◆ Fragmento del documento:
August 11, 2017

Cristo, la piedra angular

María, madre de Dios y madre nuestra

Archbishop Charles C. Thompson

“María, madre de la Iglesia y madre de nuestra fe, enséñanos a mirar con los ojos de Jesús, para que él sea luz en nuestro camino. Y que esta luz de la fe crezca continuamente en nosotros, hasta que llegue el día sin ocaso, que es el mismo Cristo, tu Hijo, nuestro Señor”
(“Lumen Fidei,” #60).

Dentro de unos días, el martes 15 de agosto, celebraremos la Solemnidad de la Asunción. “María, Madre de Dios” es la patrona de la Diócesis de Evansville, por lo que mis pensamientos y oraciones acompañarán a mi antigua diócesis de una manera especial en este día festivo.

Creemos que María es la madre de Dios y también nuestra madre. Esta doctrina de la Iglesia es un ejemplo poderoso de lo que yo llamo los “católicos del tanto y como.” Cuando se trata de un asunto de enorme importancia, como este, los católicos nos negamos a optar por un extremo u otro, o lo que yo llamo una “mentalidad absolutista.”

Hace mucho tiempo, la Iglesia rechazó el argumento de que María era sencillamente la madre humana de Jesús y que la divinidad de este estaba desvinculada de la maternidad de aquella. Creemos que Jesús es Dios y hombre, y junto con esta afirmación viene otra verdad similar: que María es la madre de Jesús, tanto en su aspecto divino, como en su aspecto humano.

La Santa Virgen María, madre de Dios y nuestra madre, es el modelo del discipulado cristiano auténtico. El papa Francisco nos dice que “la Madre del Señor es el icono perfecto de la fe, como dice santa Isabel: ‘Bienaventurada la que ha creído’ [Lc 1:45]” (“Lumen Fidei,” #58).

(Datos guardados)
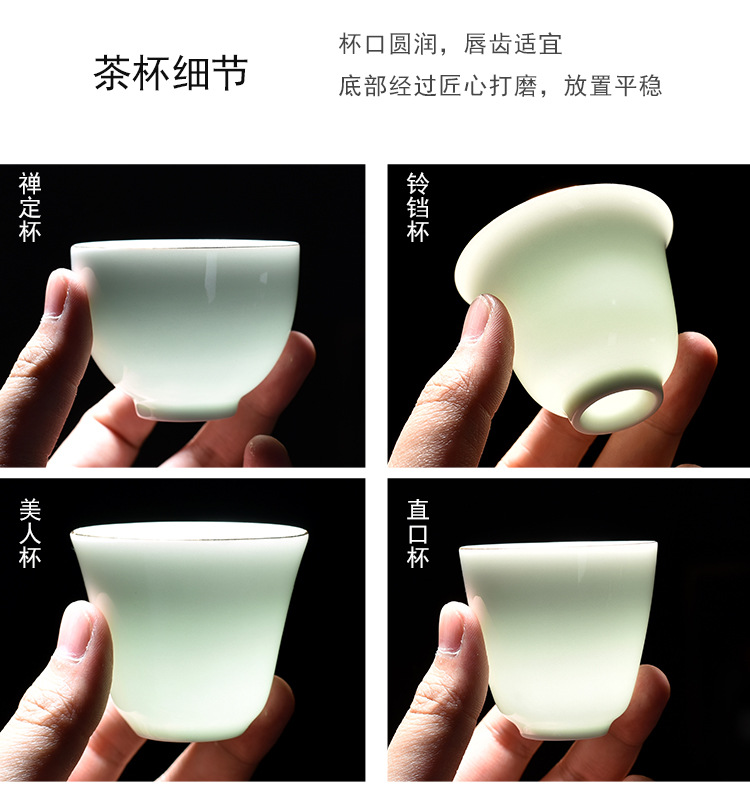 茶杯细节

杯口圆润，唇齿适宜
底部经过匠心打磨，放置平稳

禅定杯

铃铛杯

美人杯

直口杯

◆ Qué hacer: Copia literalmente el pasaje del texto sobre María, madre de Dios y madre nuestra, comenzando en "María, madre de Dios y madre" y terminando en "este día festivo.".

◆ Respuesta del ejercicio:
María, madre de Dios y madre nuestra

Archbishop Charles C. Thompson

“María, madre de la Iglesia y madre de nuestra fe, enséñanos a mirar con los ojos de Jesús, para que él sea luz en nuestro camino. Y que esta luz de la fe crezca continuamente en nosotros, hasta que llegue el día sin ocaso, que es el mismo Cristo, tu Hijo, nuestro Señor”
(“Lumen Fidei,” #60).

Dentro de unos días, el martes 15 de agosto, celebraremos la Solemnidad de la Asunción. “María, Madre de Dios” es la patrona de la Diócesis de Evansville, por lo que mis pensamientos y oraciones acompañarán a mi antigua diócesis de una manera especial en este día festivo.